If you have in the past one year taken a bank fixed deposit or a company fixed deposit for a longer term duration like 3 to 5 years make sure that you do not break it, unless there is a dire emergency.
Let's give you an example. A year bank deposit rates for a three to five year tenure were in the range of 9.25-9.50 per cent at a reputed bank. The same has now fallen to 8.75 per cent. In fact, interest rates in the economy are all set to move lower further.
Why Interest Rates Are Likely to Fall Further?
In India, the Reserve Bank of India (RBI) more or less controls interest rates by controlling the repo rates. Repo rates are rates at which the Reserve Bank of India lends money to banks in India. It is currently at 7.75 per cent. If the RBI reduces these rates, then banks tend to lower their deposit rates, though it may not always be the case.
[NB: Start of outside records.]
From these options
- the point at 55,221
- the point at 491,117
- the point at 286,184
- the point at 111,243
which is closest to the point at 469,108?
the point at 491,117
Now, whether the RBI lowers rates generally depends on inflation in the economy. The RBI has already cut interest rates once this year in Jan and we are in for more cuts as WPI and CPI Inflation has fallen. In fact, the WPI inflation has fallen to -0.39, the lowest one has seen since June 2009. This is good news for borrowers as it could lead to cut in interest rates.
However, it is not good news for deposit holders as they could see interest rates on fixed deposits falling. It's therefore a better proposition not to break deposits and to invest in deposits now, and lock in money for longer term duration like 3-5 years.
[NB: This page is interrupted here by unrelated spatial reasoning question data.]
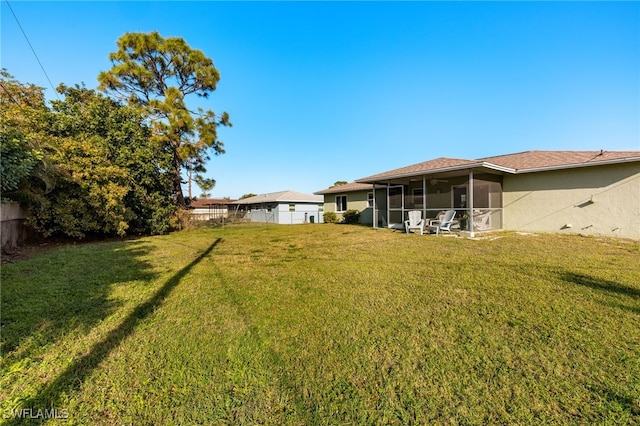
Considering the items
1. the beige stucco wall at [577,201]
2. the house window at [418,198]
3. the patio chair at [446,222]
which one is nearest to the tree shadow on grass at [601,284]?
the patio chair at [446,222]

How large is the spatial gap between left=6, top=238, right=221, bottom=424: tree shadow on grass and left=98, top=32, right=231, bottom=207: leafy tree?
42.2ft

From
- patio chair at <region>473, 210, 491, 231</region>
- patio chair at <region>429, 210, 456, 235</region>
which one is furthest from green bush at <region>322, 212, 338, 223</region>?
patio chair at <region>473, 210, 491, 231</region>

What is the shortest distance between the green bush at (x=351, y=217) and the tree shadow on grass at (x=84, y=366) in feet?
51.8

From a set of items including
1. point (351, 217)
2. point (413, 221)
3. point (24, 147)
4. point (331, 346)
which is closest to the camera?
point (331, 346)

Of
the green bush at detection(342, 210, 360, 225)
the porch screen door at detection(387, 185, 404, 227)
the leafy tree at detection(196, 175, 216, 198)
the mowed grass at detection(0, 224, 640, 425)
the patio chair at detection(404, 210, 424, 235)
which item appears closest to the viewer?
the mowed grass at detection(0, 224, 640, 425)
Take a Look At Interest Rates On Fixed Deposits From The Leading Banks in India
|3 Year Deposit||5 Year Deposit|
|State Bank of India||8.75%||8.50%|
|Punjab National Bank||8.50%||8.50%|
|Bank of Baroda||8.75%||8.50%|
As can be seen from the above table interest rates at some of the top banks in the country range from 8.25% to 8.75% for deposits in the range of 3-5 years. Analysts believe that we could see a drop of another 0.50 basis points in interest rates during the course of the year. This means that you would get far lesser interest rates then you are getting currently.
It is therefore advised that we should not break deposits that we have as you many end up investing at much lower rates.